As healthcare dominates the national airwaves, Sprint CEO Dan Hesse took the stage at the Healthcare Information and Management Systems Society (HIMSS) annual conference in Atlanta today to discuss how wireless technology will serve as a key enabler in the transformation of the healthcare industry.
At Sprint, executives believe there is a historic opportunity for wireless to transform healthcare by boosting efficiency, raising quality and reducing costs, Hesse said, calling on attendees to share their insights on what approaches are most needed.
Sprint works with a lot of different industries – manufacturing, transportation, government and more – but if pressed to pick the one industry facing the biggest gap between the need for change and the use of wireless to support that change, Hesse said it would be healthcare.
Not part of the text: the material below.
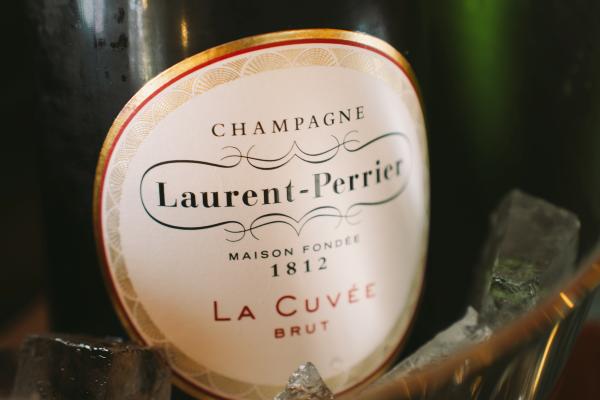 Wellness Burst & Champagne Dinner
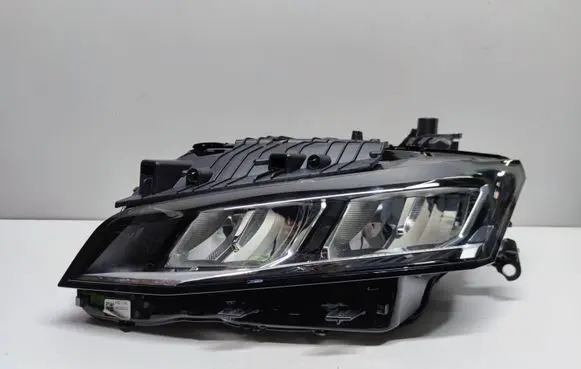 Peugeot 308 Headlight/headlamp 9839286380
He ticked off several shifts in the healthcare industry, including rising costs and new regulations for more electronic patient records.
Healthcare telecom spending is growing; it is expected to be up 44 percent over the next three years (from $8.6 billion to $12.4 billion), and wireless apps, devices and solutions will account for almost two-thirds of that added spending, Hesse said, according to a transcript of his speech Today, almost two-thirds of physicians use a smartphone, and more than 80 percent will be using a smartphone in two years.
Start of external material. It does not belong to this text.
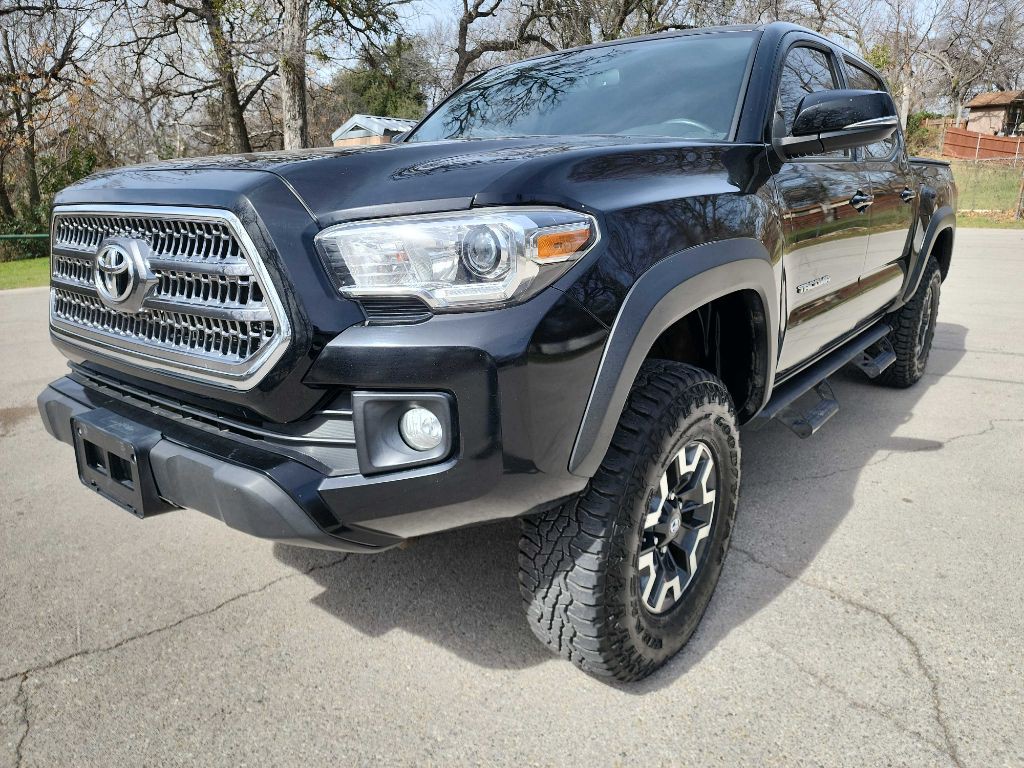 2017 Toyota Tacoma Image 3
Hesse discussed some examples of what the wireless industry is doing now to help improve healthcare, including how inputting patient information into a smartphone can eliminate mistakes related to bad handwriting. There’s even an app that analyzes a person’s cough.
But he also looked to the future and took the opportunity to highlight Sprint’s 4G service in Atlanta. With 4G networks, physicians across time zones can collaborate virtually and consult with patients in their homes via an in-room monitor; live surgery can be broadcast through a wireless video transmission real time; and specialists can download large radiology images on a mobile device to speed up diagnostics.
Other keynoters for the conference this week are Chesley “Sully” Sullenberger III, the pilot who landed U.S. Airways Flight 1549 on the Hudson River; Sanjay Gupta, senior medical correspondent at CNN; David Blumenthal, national coordinator for Health Information Technology; and Harry Markopolos, the investigator credited for bringing down Bernard Madoff’s fraud scheme.